- **Trecho**:

No entanto, quero aqui chamar a atenção para a partição do campo. Se o mouro de Freising não era um componente pessoal no brasão do Cardeal Ratzinger, mas da sua primeira e única sé (2), tenho lá as minhas dúvidas se a transposição de tal figura para o brasão de Bento XVI foi de ótima heráldica (3). Seja como for, para acomodar não só essa figura, mas também o urso de São Corbiniano e a concha, o Cardeal Cordero di Montezemolo partiu o escudo em dois, valendo-se de uma opção que separa, na verdade, três áreas: o chapado. Eis o ordenamento: de vermelho com uma concha de ouro; chapado curvado de ouro, à destra com uma cabeça de mouro de sua cor, com coroa e colarinho de vermelho, e à sinistra com um urso passante de sua cor, carregado no lombo de um fardo de vermelho, atado de negro, o todo posto em banda; sob o escudo, duas chaves passadas em aspa e um pálio arquiepiscopal; timbre: mitra.
Brasão do papa Bento XVI: de vermelho com uma concha de ouro; chapado curvado de ouro, à destra com uma cabeça de mouro de sua cor, com coroa e colarinho de vermelho, e à sinistra com um urso passante de sua cor, carregado no lombo de um fardo de vermelho, atado de negro, o todo posto em banda; sob o escudo, duas chaves passadas em aspa e um pálio arquiepiscopal; timbre: mitra (imagem disponível no portal da Santa Sé). |
Com frequência, confundem-se o chapado e o mantelado. Ambos têm nomes derivados de peças têxteis (do francês chapé e mantelé, estes de chape 'capa' e manteau 'manto') e são formados por duas linhas que saem dos ângulos da ponta em direção ao meio do chefe. No caso do chapado, essas linhas encontram-se no meio do bordo superior, ao passo que no caso do mantelado, um pouco abaixo desse ponto. Além disso, as linhas são ordinariamente retas, mas nada impede que fiquem ameadas, caneladas, denteladas etc., como nas armas das antigas freguesias portuguesas de Prazeres de Aljubarrota e São Vicente de Aljubarrota. Com muita frequência, veem-se curvadas, precisamente como no brasão de Bento XVI.

- **Verifique sua compreensão**:
1. Reproduza parte do trecho sobre o brasão de Bento XVI: comece nas palavras "No entanto, quero" e pare logo depois de "arquiepiscopal; timbre: mitra.".
2. Resuma o trecho sobre o brasão de Bento XVI em duas frases.
3. De acordo com o trecho sobre o brasão de Bento XVI, que figura fica à sinistra no chapado?

- **Dados de entrada**:
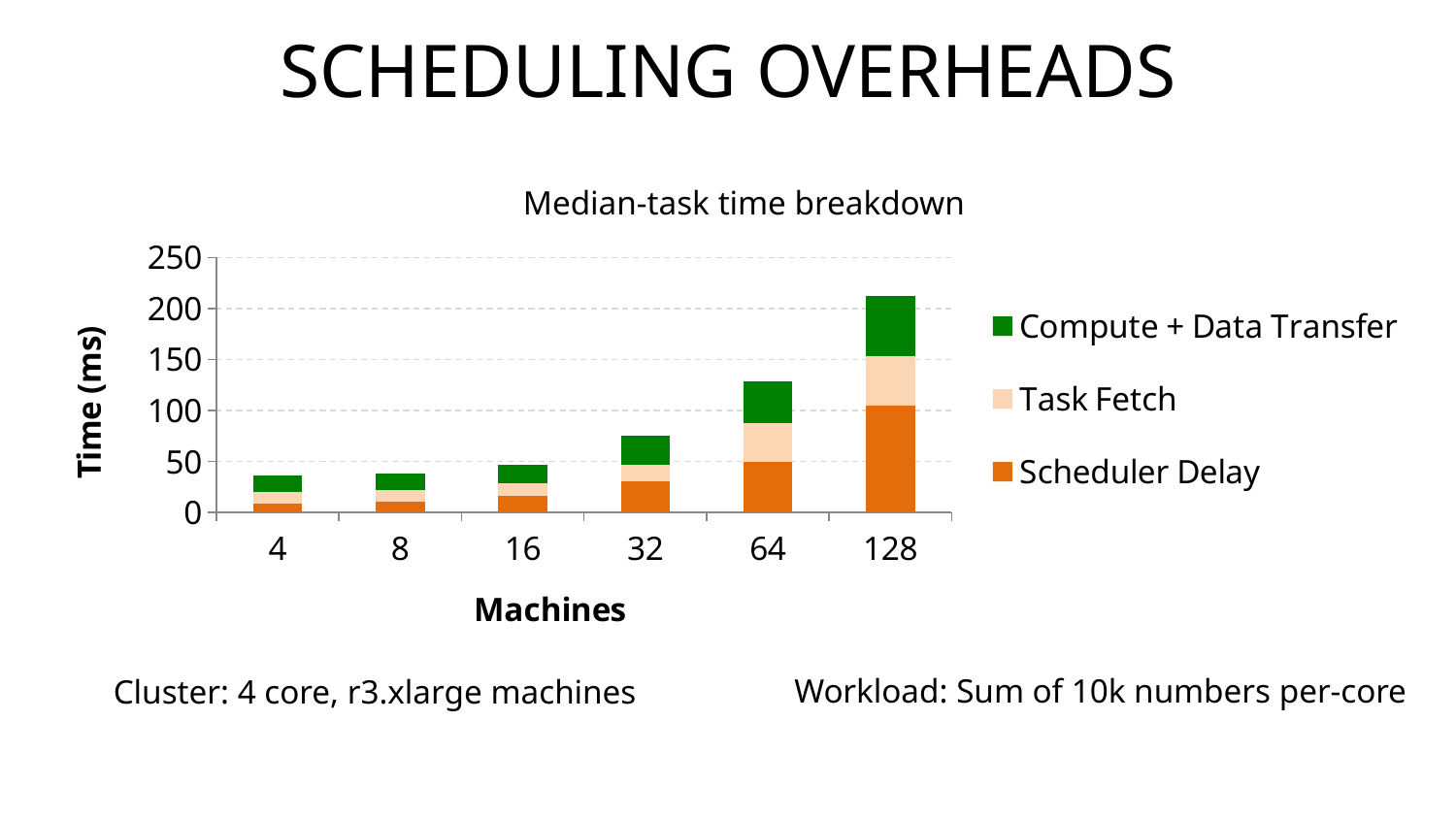
Is the total median-task time for 32 machines greater or less than 100 ms? less Is the total median-task time for 64 machines greater or less than 100 ms? greater Is the Scheduler Delay for 128 machines greater or less than 50 ms? greater Does the total median-task time rise or fall as the number of machines increases? rises How many machine-count categories are shown on the x axis? 6 Which machine count has the highest total median-task time? 128 What is the title of the chart? Median-task time breakdown Which has a larger total median-task time, 32 machines or 64 machines? 64 machines How many series does the legend list? 3 What kind of chart is shown on the slide? stacked bar chart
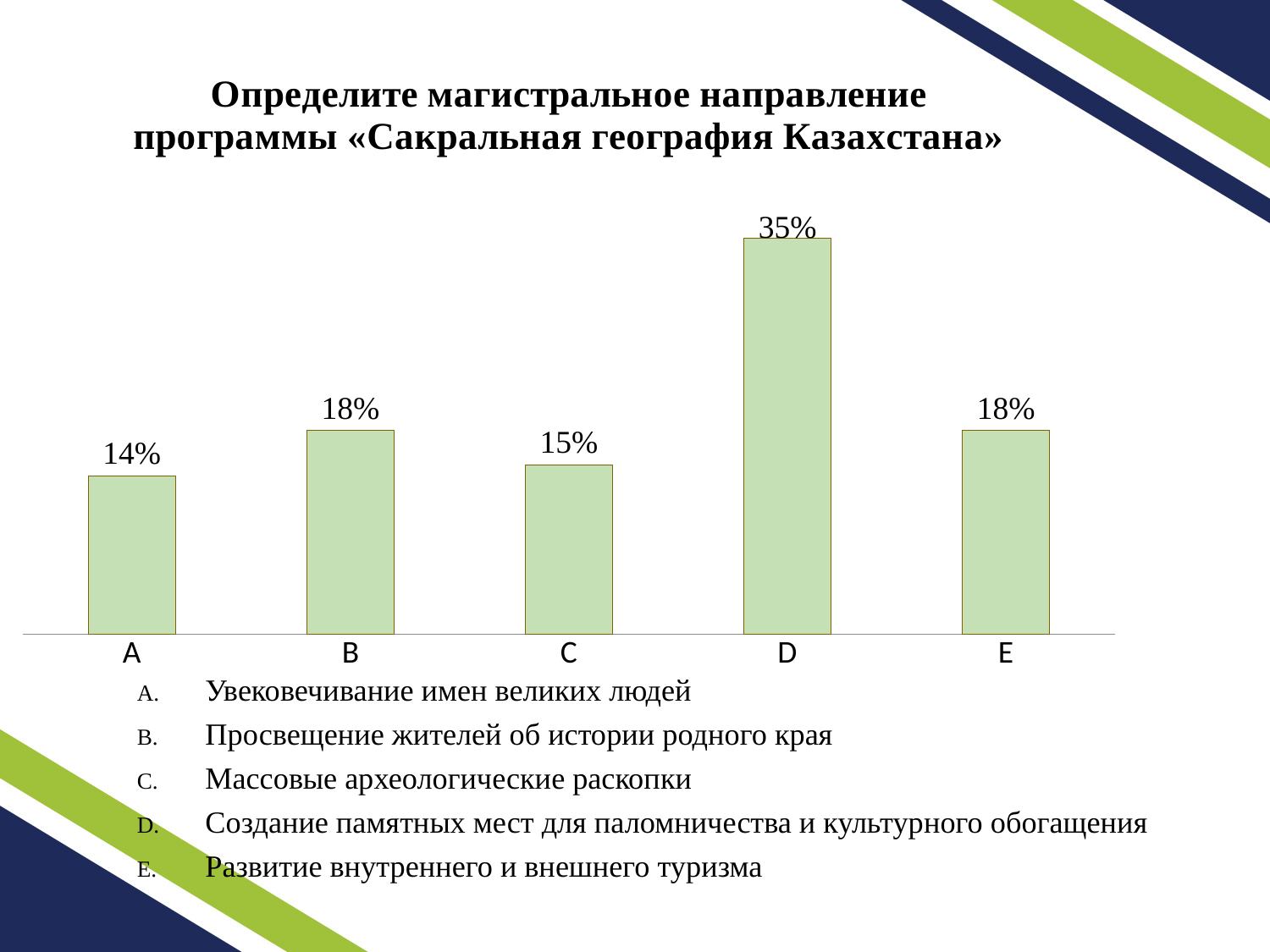
What is the total of the values for A, B and C? 47% What is the value for category D? 35% What is the value for category A? 14% Which is larger, the value for B or the value for C? B What is the difference between the values for C and A? 1% How many categories are shown on the x axis? 5 Which category has the highest value? D Which two categories have the same value? B and E Which category has the lowest value? A What kind of chart is shown on the slide? bar chart What is the difference between the values for D and B? 17% What is the value for category C? 15%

- **Respostas das tarefas**:
1.
No entanto, quero aqui chamar a atenção para a partição do campo. Se o mouro de Freising não era um componente pessoal no brasão do Cardeal Ratzinger, mas da sua primeira e única sé (2), tenho lá as minhas dúvidas se a transposição de tal figura para o brasão de Bento XVI foi de ótima heráldica (3). Seja como for, para acomodar não só essa figura, mas também o urso de São Corbiniano e a concha, o Cardeal Cordero di Montezemolo partiu o escudo em dois, valendo-se de uma opção que separa, na verdade, três áreas: o chapado. Eis o ordenamento: de vermelho com uma concha de ouro; chapado curvado de ouro, à destra com uma cabeça de mouro de sua cor, com coroa e colarinho de vermelho, e à sinistra com um urso passante de sua cor, carregado no lombo de um fardo de vermelho, atado de negro, o todo posto em banda; sob o escudo, duas chaves passadas em aspa e um pálio arquiepiscopal; timbre: mitra.

2. Para acomodar o mouro de Freising, o urso de São Corbiniano e a concha no brasão de Bento XVI, o Cardeal Cordero di Montezemolo partiu o escudo com um chapado, opção que separa três áreas. O chapado é frequentemente confundido com o mantelado, mas suas linhas se encontram no meio do bordo superior, e não um pouco abaixo desse ponto, e no brasão de Bento XVI essas linhas são curvadas.

3. Um urso passante de sua cor, carregado no lombo de um fardo de vermelho, atado de negro.